:: Work task ::
Look below for the line that contains "Лидеры Евросоюза заявили", then quote it and all the lines after it, exactly, with the pictures left out.

** Input for this task follows **

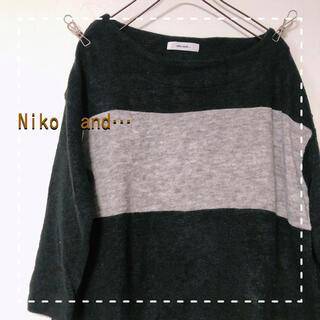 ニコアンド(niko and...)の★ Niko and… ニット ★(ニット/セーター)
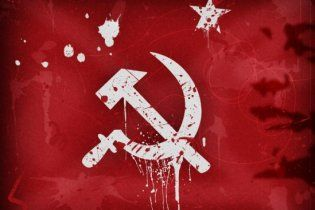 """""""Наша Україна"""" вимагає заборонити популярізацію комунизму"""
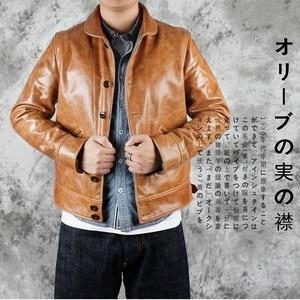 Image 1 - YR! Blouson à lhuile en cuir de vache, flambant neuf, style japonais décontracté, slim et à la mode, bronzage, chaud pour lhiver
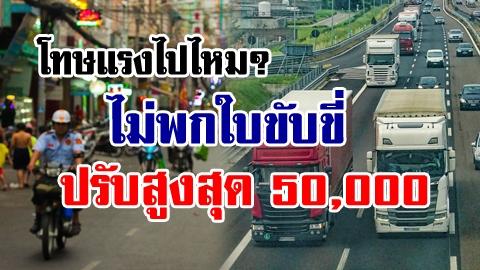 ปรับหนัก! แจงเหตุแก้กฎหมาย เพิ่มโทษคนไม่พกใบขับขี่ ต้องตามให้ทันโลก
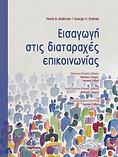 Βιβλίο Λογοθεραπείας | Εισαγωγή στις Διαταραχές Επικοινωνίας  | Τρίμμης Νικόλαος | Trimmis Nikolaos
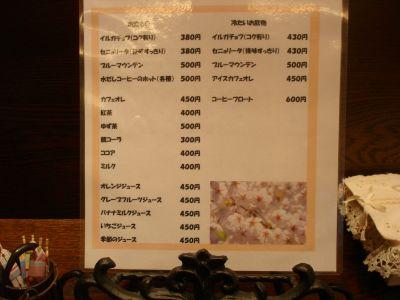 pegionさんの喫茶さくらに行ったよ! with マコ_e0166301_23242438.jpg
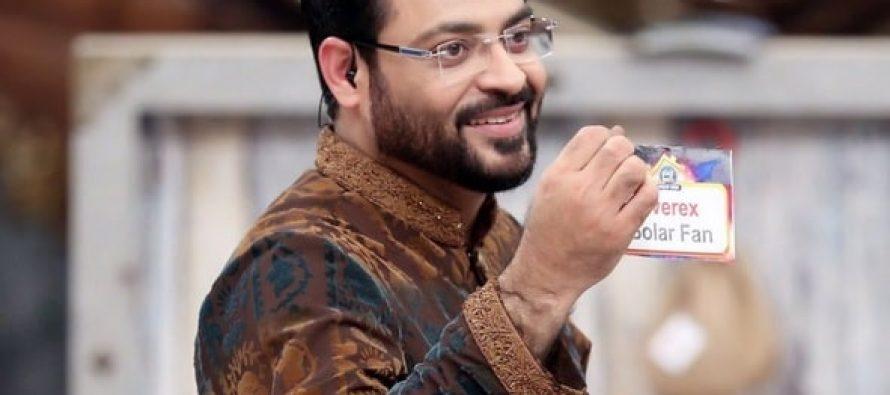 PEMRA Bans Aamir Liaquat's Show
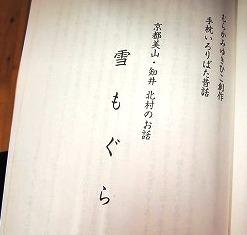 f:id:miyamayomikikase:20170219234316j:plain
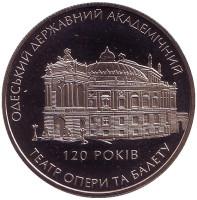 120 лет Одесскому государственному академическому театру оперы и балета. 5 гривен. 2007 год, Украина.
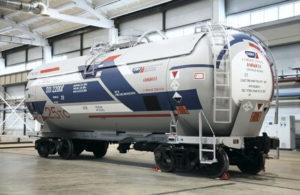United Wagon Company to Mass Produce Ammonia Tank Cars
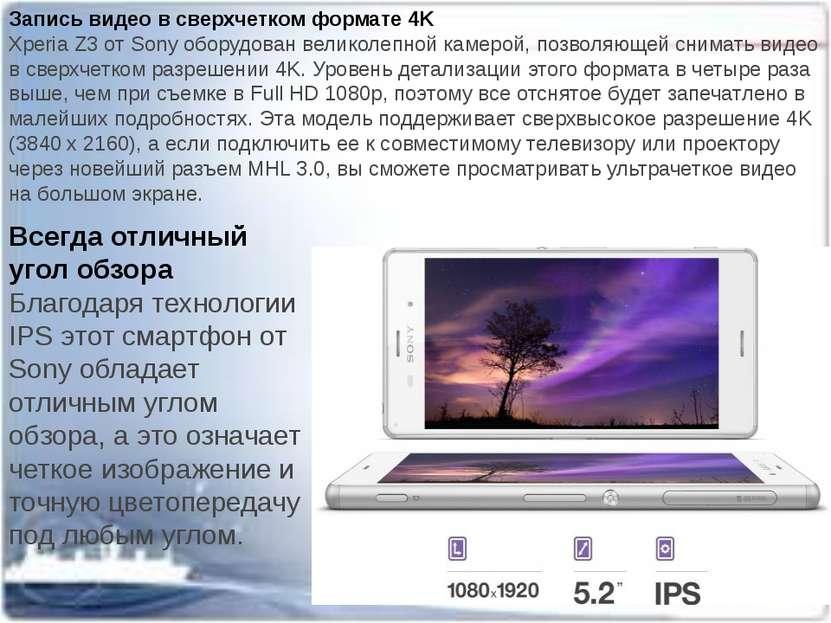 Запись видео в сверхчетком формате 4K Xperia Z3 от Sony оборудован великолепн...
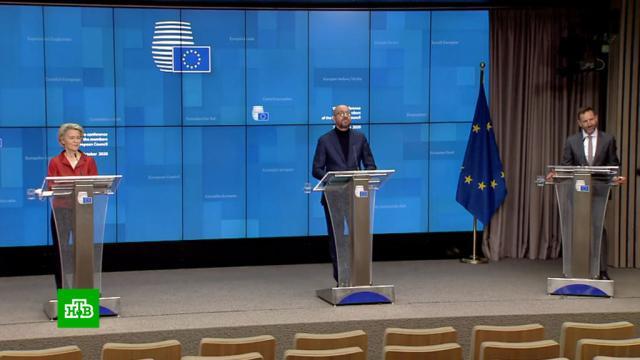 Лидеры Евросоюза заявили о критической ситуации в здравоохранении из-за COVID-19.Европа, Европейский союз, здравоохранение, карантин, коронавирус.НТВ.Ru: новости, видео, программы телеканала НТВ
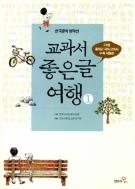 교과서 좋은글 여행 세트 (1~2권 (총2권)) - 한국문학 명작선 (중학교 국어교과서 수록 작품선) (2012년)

** End of Input for this task **

:: Solution below ::
 Лидеры Евросоюза заявили о критической ситуации в здравоохранении из-за COVID-19.Европа, Европейский союз, здравоохранение, карантин, коронавирус.НТВ.Ru: новости, видео, программы телеканала НТВ
 교과서 좋은글 여행 세트 (1~2권 (총2권)) - 한국문학 명작선 (중학교 국어교과서 수록 작품선) (2012년)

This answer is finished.